▶ [Task instructions]
Using the text on self-hosted web archiving below, answer these questions.
1. What share of URLs referenced in academic papers from the early 2000s are now dead?
2. Which pages does the Wayback Machine fail to archive?
3. In what image format does ArchiveBox capture its screenshot of a page?

─── Text for analysis

The internet loses millions of pages every year. Link rot is real — studies show that over 50% of URLs referenced in academic papers from the early 2000s are now dead. Social media posts vanish, news articles get paywalled, documentation sites restructure, and entire platforms shut down without warning. If you rely on the web for research, compliance, or personal knowledge management, you need a strategy to preserve content before it disappears.
While the Internet Archive’s Wayback Machine is the most well-known web archiving service, it has limitations: you cannot control what gets archived, you cannot search your private archives efficiently, and you are at the mercy of a third party’s infrastructure and policies. Self-hosting your own web archiving solution gives you full ownership, instant access, searchable storage, and complete control over what you preserve.
Why Self-Host Your Web Archive
There are compelling reasons to run your own web archiving infrastructure instead of relying on external services.
Complete ownership of your data. When you archive pages to your own server, the content never leaves your control. You decide retention policies, access controls, and backup strategies. This is especially critical for legal compliance, research data, and sensitive business intelligence.
Full-text search across your entire archive. Most third-party archiving services do not provide robust search capabilities across your saved pages. With a self-hosted solution, you can build a personal knowledge base where every archived page is searchable by content, tag, date, or source.
Archive anything, including private pages. The Wayback Machine cannot archive pages behind authentication, paywalls, or corporate intranets. Your own archiving server can be configured with credentials to capture content from any source you have access to.
No rate limits or quotas. External archiving services impose limits on how many pages you can save and how frequently. A self-hosted instance lets you archive as much as your storage and bandwidth allow.
Preserve interactive and dynamic content. Modern web pages rely heavily on JavaScript, WebAssembly, and dynamic loading. Self-hosted archiving tools can be configured to wait for JavaScript execution, capture screenshots, and save multiple output formats to ensure you preserve the page as it appeared.
What Is ArchiveBox?
ArchiveBox is the most comprehensive open-source self-hosted web archiving solution available. It takes a URL and captures a full snapshot of the page in multiple formats:
- HTML — raw page source and cleaned DOM output
- Wget mirror — complete recursive download with all assets
- SingleFile — entire page saved as a single self-contained HTML file
- PDF — rendered page output via headless browser
- Screenshot — PNG capture of the page viewport
- WARC — raw HTTP response archive (the web archiving standard)

──────
─── Raw data

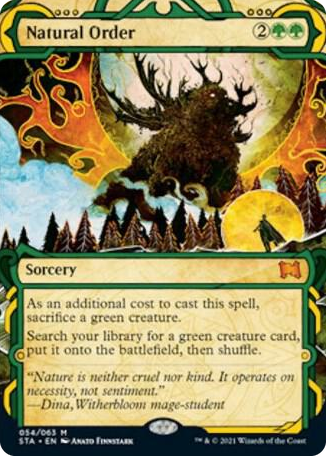 0054 Natural Order M Strixhaven: Mystical Archive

──────

▶ [Answer space]
1. Over 50%.
2. Pages behind authentication, paywalls, or corporate intranets.
3. PNG.